DNA extracted by a Promega Plus SV Miniprep DNA kit and [20] were used for PCR with blaTEM, blaSHV and blaCTX-M primers. Initial PCR rounds on control isolates showed amplification products for blaTEM but none for blaSHV and blaCTX-M positive controls (data not shown). Generally, the bla TEM products required re-amplification to be clearly visible (Fig. 3). A total DNA extract belonging to an Enterobacter spp. isolate produced amplification product but nothing was observed with its corresponding plasmid extract. This suggested that the detected gene may have been chromosomal. With the Klebsiella spp. and E. coli isolates that produced amplicons with both DNA extracts, there is at least a plasmid-borne bla TEM gene present even if there may be others that are chromosomal. Particularly with the Proteus spp. DNA sample, the detection made with the total-DNA extract was notably very faint relative to that from its plasmid extract. Due to the fact that any plasmid template present would be very dilute in the total-DNA preparation, this strongly suggested again that the gene detected by PCR may have been plasmid-borne in the Proteus isolate.

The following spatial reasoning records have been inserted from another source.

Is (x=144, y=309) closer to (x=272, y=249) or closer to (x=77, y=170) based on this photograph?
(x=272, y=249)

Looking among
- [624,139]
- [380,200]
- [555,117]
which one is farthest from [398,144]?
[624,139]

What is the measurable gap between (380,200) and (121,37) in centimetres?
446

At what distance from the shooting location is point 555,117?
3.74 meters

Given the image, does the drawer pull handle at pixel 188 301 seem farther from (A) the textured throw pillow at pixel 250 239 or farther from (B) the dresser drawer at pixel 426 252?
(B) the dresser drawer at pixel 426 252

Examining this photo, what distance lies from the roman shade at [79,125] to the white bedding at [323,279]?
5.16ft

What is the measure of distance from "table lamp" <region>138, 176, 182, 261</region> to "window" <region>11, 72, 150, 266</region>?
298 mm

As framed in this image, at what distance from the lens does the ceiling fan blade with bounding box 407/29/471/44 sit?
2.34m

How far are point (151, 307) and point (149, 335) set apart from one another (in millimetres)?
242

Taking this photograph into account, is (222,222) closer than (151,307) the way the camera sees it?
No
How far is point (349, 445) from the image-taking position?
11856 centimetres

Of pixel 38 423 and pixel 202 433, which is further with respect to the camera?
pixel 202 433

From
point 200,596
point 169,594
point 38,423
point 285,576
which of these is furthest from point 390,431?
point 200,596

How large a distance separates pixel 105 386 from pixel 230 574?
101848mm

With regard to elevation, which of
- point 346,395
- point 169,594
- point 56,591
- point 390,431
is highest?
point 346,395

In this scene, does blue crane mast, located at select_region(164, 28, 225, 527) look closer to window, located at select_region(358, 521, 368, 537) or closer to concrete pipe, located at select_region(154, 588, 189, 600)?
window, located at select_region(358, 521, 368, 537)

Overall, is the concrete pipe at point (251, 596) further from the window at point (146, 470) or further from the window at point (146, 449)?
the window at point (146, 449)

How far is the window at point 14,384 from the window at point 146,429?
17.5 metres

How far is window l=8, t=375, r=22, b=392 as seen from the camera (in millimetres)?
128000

Plasmid mediation and conjugability

TEM-producing isolates that did not have the 22 kb plasmid included 2 E. coli, 1 Enterobacter and 1 Proteus isolate. This may have been a TEM-bearing plasmid since it was common to 84 % of the isolates in which TEM was detected. Judging from its size however, it was unlikely to be conjugative and this had been demonstrated by its absence in the plasmid extracts from the transconjugants. It was unlikely also to be mobilisable since it was not observed in any of the transconjugants tested. [38] has however previously reported the successful conjugation of a 10 kb ESBL-associated resistance determinant. The Proteus isolate had transferred its phenotype during the conjugation study (Table 6), suggesting that the gene it carried was on a mobilisable plasmid. The proportion of ESBL conjugability reported here also suggests that precautions should be taken to minimise the possibility of horizontal transfer of ESBL genes as well as clonal spread as reported by [39].

Conclusions

Detection level of ESBL-producing strains amongst the isolates studied was 37.96 % (n = 137). It is important that subsequent work carried out on ESBL-producing strains should take ampC β-lactamase detection as well as influence from other types of β-lactamases that may be present into account. This is because as more and more isolates begin to concomitantly produce these enzymes, interactions between them will make antibiograms of the isolates rather difficult to interpret. In the majority of cases, ESBL-producing bacteria in the hospital could transfer the phenotype by conjugation. Interpretative reading of the inhibition-zone chart suggests that other types of β-lactamases such as inhibitor-resistant TEMs (IRTs) and ampCs might have been present amongst the isolates. These need to be investigated.